● **Exercise objective**: When you return the data, keep each character exactly as it appears.

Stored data

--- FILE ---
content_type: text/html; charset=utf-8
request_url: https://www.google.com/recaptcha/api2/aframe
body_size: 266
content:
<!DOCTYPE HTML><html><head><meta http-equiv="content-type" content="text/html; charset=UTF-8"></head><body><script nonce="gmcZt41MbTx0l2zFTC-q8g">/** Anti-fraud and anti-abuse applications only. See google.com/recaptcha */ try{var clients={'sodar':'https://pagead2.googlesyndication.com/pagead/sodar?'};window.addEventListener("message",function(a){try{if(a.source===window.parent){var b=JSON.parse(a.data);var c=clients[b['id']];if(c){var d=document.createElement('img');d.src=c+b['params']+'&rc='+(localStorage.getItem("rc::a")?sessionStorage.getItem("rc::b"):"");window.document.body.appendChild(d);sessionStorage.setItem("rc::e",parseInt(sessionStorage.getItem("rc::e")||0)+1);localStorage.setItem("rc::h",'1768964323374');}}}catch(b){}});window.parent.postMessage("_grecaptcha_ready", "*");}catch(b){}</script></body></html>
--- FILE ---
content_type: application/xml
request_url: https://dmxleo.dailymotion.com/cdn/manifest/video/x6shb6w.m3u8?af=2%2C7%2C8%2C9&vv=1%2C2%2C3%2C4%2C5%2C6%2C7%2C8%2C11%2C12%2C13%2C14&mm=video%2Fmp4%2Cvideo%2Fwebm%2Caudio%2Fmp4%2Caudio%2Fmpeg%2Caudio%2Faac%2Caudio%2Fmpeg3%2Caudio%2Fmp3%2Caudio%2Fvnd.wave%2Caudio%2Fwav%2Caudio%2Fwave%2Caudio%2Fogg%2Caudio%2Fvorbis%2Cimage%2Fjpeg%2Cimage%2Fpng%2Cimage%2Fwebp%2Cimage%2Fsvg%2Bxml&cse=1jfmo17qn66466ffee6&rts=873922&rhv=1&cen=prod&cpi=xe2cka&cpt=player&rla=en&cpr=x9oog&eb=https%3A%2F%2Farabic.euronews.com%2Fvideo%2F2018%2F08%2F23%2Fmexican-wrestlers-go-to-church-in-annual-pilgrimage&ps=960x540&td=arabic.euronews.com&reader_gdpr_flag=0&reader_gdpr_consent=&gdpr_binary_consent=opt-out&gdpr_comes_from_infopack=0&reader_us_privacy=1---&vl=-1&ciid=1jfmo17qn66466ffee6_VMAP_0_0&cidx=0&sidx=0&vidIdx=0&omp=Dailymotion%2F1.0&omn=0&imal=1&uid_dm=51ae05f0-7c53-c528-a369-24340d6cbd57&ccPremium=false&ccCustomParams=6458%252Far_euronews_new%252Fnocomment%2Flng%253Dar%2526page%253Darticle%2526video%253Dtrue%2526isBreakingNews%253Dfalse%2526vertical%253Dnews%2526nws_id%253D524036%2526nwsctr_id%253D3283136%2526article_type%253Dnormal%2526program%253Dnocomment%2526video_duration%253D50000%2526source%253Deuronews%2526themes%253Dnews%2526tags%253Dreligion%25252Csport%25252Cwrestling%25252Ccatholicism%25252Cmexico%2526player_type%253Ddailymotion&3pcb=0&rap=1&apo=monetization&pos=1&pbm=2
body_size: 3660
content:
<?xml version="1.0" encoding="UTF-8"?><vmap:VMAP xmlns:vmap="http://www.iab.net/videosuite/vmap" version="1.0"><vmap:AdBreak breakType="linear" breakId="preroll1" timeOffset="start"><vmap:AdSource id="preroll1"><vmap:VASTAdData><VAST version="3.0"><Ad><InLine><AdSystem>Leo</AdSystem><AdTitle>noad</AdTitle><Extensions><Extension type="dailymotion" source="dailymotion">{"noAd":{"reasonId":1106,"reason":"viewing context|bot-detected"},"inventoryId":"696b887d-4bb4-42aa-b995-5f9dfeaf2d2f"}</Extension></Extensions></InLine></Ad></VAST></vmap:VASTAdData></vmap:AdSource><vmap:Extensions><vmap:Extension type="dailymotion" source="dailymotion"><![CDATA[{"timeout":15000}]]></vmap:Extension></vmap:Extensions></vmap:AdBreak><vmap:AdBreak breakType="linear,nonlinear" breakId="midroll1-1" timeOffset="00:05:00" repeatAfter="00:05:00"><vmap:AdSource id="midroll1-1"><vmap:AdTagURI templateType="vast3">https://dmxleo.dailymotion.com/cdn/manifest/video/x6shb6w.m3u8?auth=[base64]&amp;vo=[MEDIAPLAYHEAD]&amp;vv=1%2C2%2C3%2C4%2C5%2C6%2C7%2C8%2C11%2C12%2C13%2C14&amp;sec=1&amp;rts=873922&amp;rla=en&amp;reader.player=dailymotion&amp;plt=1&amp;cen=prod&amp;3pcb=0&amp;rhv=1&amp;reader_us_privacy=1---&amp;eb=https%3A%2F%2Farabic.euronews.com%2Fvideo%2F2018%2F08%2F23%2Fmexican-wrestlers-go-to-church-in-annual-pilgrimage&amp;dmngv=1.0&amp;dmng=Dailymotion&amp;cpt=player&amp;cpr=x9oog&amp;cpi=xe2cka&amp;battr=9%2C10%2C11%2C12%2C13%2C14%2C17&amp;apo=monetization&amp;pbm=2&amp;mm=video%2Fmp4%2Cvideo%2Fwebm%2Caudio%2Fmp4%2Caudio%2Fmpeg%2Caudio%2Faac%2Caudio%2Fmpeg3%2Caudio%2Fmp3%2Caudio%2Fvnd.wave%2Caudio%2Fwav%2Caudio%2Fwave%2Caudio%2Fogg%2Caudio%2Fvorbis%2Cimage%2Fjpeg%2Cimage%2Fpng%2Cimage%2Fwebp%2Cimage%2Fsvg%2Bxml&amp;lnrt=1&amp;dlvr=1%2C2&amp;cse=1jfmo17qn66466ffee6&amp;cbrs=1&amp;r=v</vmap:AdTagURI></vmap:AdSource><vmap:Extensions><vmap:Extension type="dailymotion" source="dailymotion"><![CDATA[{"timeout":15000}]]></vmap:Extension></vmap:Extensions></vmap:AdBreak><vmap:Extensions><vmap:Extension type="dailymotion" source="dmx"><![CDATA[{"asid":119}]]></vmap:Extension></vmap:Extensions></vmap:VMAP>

● **Answer**:
--- FILE ---
content_type: text/html; charset=utf-8
request_url: https://www.google.com/recaptcha/api2/aframe
body_size: 266
content:
<!DOCTYPE HTML><html><head><meta http-equiv="content-type" content="text/html; charset=UTF-8"></head><body><script nonce="gmcZt41MbTx0l2zFTC-q8g">/** Anti-fraud and anti-abuse applications only. See google.com/recaptcha */ try{var clients={'sodar':'https://pagead2.googlesyndication.com/pagead/sodar?'};window.addEventListener("message",function(a){try{if(a.source===window.parent){var b=JSON.parse(a.data);var c=clients[b['id']];if(c){var d=document.createElement('img');d.src=c+b['params']+'&rc='+(localStorage.getItem("rc::a")?sessionStorage.getItem("rc::b"):"");window.document.body.appendChild(d);sessionStorage.setItem("rc::e",parseInt(sessionStorage.getItem("rc::e")||0)+1);localStorage.setItem("rc::h",'1768964323374');}}}catch(b){}});window.parent.postMessage("_grecaptcha_ready", "*");}catch(b){}</script></body></html>
--- FILE ---
content_type: application/xml
request_url: https://dmxleo.dailymotion.com/cdn/manifest/video/x6shb6w.m3u8?af=2%2C7%2C8%2C9&vv=1%2C2%2C3%2C4%2C5%2C6%2C7%2C8%2C11%2C12%2C13%2C14&mm=video%2Fmp4%2Cvideo%2Fwebm%2Caudio%2Fmp4%2Caudio%2Fmpeg%2Caudio%2Faac%2Caudio%2Fmpeg3%2Caudio%2Fmp3%2Caudio%2Fvnd.wave%2Caudio%2Fwav%2Caudio%2Fwave%2Caudio%2Fogg%2Caudio%2Fvorbis%2Cimage%2Fjpeg%2Cimage%2Fpng%2Cimage%2Fwebp%2Cimage%2Fsvg%2Bxml&cse=1jfmo17qn66466ffee6&rts=873922&rhv=1&cen=prod&cpi=xe2cka&cpt=player&rla=en&cpr=x9oog&eb=https%3A%2F%2Farabic.euronews.com%2Fvideo%2F2018%2F08%2F23%2Fmexican-wrestlers-go-to-church-in-annual-pilgrimage&ps=960x540&td=arabic.euronews.com&reader_gdpr_flag=0&reader_gdpr_consent=&gdpr_binary_consent=opt-out&gdpr_comes_from_infopack=0&reader_us_privacy=1---&vl=-1&ciid=1jfmo17qn66466ffee6_VMAP_0_0&cidx=0&sidx=0&vidIdx=0&omp=Dailymotion%2F1.0&omn=0&imal=1&uid_dm=51ae05f0-7c53-c528-a369-24340d6cbd57&ccPremium=false&ccCustomParams=6458%252Far_euronews_new%252Fnocomment%2Flng%253Dar%2526page%253Darticle%2526video%253Dtrue%2526isBreakingNews%253Dfalse%2526vertical%253Dnews%2526nws_id%253D524036%2526nwsctr_id%253D3283136%2526article_type%253Dnormal%2526program%253Dnocomment%2526video_duration%253D50000%2526source%253Deuronews%2526themes%253Dnews%2526tags%253Dreligion%25252Csport%25252Cwrestling%25252Ccatholicism%25252Cmexico%2526player_type%253Ddailymotion&3pcb=0&rap=1&apo=monetization&pos=1&pbm=2
body_size: 3660
content:
<?xml version="1.0" encoding="UTF-8"?><vmap:VMAP xmlns:vmap="http://www.iab.net/videosuite/vmap" version="1.0"><vmap:AdBreak breakType="linear" breakId="preroll1" timeOffset="start"><vmap:AdSource id="preroll1"><vmap:VASTAdData><VAST version="3.0"><Ad><InLine><AdSystem>Leo</AdSystem><AdTitle>noad</AdTitle><Extensions><Extension type="dailymotion" source="dailymotion">{"noAd":{"reasonId":1106,"reason":"viewing context|bot-detected"},"inventoryId":"696b887d-4bb4-42aa-b995-5f9dfeaf2d2f"}</Extension></Extensions></InLine></Ad></VAST></vmap:VASTAdData></vmap:AdSource><vmap:Extensions><vmap:Extension type="dailymotion" source="dailymotion"><![CDATA[{"timeout":15000}]]></vmap:Extension></vmap:Extensions></vmap:AdBreak><vmap:AdBreak breakType="linear,nonlinear" breakId="midroll1-1" timeOffset="00:05:00" repeatAfter="00:05:00"><vmap:AdSource id="midroll1-1"><vmap:AdTagURI templateType="vast3">https://dmxleo.dailymotion.com/cdn/manifest/video/x6shb6w.m3u8?auth=[base64]&amp;vo=[MEDIAPLAYHEAD]&amp;vv=1%2C2%2C3%2C4%2C5%2C6%2C7%2C8%2C11%2C12%2C13%2C14&amp;sec=1&amp;rts=873922&amp;rla=en&amp;reader.player=dailymotion&amp;plt=1&amp;cen=prod&amp;3pcb=0&amp;rhv=1&amp;reader_us_privacy=1---&amp;eb=https%3A%2F%2Farabic.euronews.com%2Fvideo%2F2018%2F08%2F23%2Fmexican-wrestlers-go-to-church-in-annual-pilgrimage&amp;dmngv=1.0&amp;dmng=Dailymotion&amp;cpt=player&amp;cpr=x9oog&amp;cpi=xe2cka&amp;battr=9%2C10%2C11%2C12%2C13%2C14%2C17&amp;apo=monetization&amp;pbm=2&amp;mm=video%2Fmp4%2Cvideo%2Fwebm%2Caudio%2Fmp4%2Caudio%2Fmpeg%2Caudio%2Faac%2Caudio%2Fmpeg3%2Caudio%2Fmp3%2Caudio%2Fvnd.wave%2Caudio%2Fwav%2Caudio%2Fwave%2Caudio%2Fogg%2Caudio%2Fvorbis%2Cimage%2Fjpeg%2Cimage%2Fpng%2Cimage%2Fwebp%2Cimage%2Fsvg%2Bxml&amp;lnrt=1&amp;dlvr=1%2C2&amp;cse=1jfmo17qn66466ffee6&amp;cbrs=1&amp;r=v</vmap:AdTagURI></vmap:AdSource><vmap:Extensions><vmap:Extension type="dailymotion" source="dailymotion"><![CDATA[{"timeout":15000}]]></vmap:Extension></vmap:Extensions></vmap:AdBreak><vmap:Extensions><vmap:Extension type="dailymotion" source="dmx"><![CDATA[{"asid":119}]]></vmap:Extension></vmap:Extensions></vmap:VMAP>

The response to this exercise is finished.